3. Postoperative/Trauma Monitoring
ADH spikes may contribute to water retention.
Analytical Notes
- ADH is unstable - requires frozen plasma (EDTA)
- Rapid processing essential
- Copeptin preferred in many centers due to better stability
- Hemolysis minimal effect
- Elevated bilirubin/lipemia may interfere depending on assay
Clinical Pearls
- ADH levels must always be interpreted with serum and urine osmolality.
- Copeptin is now preferred for water-deprivation testing.
- Stress, pain, nausea, and smoking increase ADH even in healthy people.
- SIADH diagnosis is clinical; ADH helps in tricky cases.
- Lithium therapy → common cause of nephrogenic DI.
Interesting Fact
ADH (vasopressin) was discovered in the early 20th century and was one of the first hormones isolated from the posterior pituitary - earning recognition for its dual role in blood pressure regulation and water balance.
References
- Tietz Clinical Chemistry and Molecular Diagnostics, 8th Edition - Peptide Hormones.

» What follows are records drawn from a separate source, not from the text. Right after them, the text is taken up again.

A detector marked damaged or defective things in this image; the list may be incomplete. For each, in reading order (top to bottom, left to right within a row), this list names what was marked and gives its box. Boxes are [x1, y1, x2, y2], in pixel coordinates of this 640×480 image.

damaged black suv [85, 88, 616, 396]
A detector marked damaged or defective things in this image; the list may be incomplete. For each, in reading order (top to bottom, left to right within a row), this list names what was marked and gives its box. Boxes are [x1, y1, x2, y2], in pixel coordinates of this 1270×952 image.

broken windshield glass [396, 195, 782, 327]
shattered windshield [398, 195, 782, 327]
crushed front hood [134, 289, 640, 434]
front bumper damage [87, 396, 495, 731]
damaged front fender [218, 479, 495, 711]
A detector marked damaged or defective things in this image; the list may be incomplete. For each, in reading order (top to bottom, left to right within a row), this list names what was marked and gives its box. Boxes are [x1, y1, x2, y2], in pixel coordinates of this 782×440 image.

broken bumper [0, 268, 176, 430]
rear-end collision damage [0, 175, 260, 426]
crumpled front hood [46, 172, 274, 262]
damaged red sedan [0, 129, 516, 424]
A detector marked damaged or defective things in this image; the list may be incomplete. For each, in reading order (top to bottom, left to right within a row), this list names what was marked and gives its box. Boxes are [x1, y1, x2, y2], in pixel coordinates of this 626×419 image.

- Endocrine Society Clinical Guidelines - Water Balance, DI & SIADH.
- Mayo Clinic Laboratories - ADH & Copeptin Testing.
- ARUP Consult - Hyponatremia & DI Workup.
- IFCC Hormone Standardization.
- MedlinePlus / NIH - Vasopressin Overview.
- UpToDate - Evaluation of Polyuria & Hyponatremia.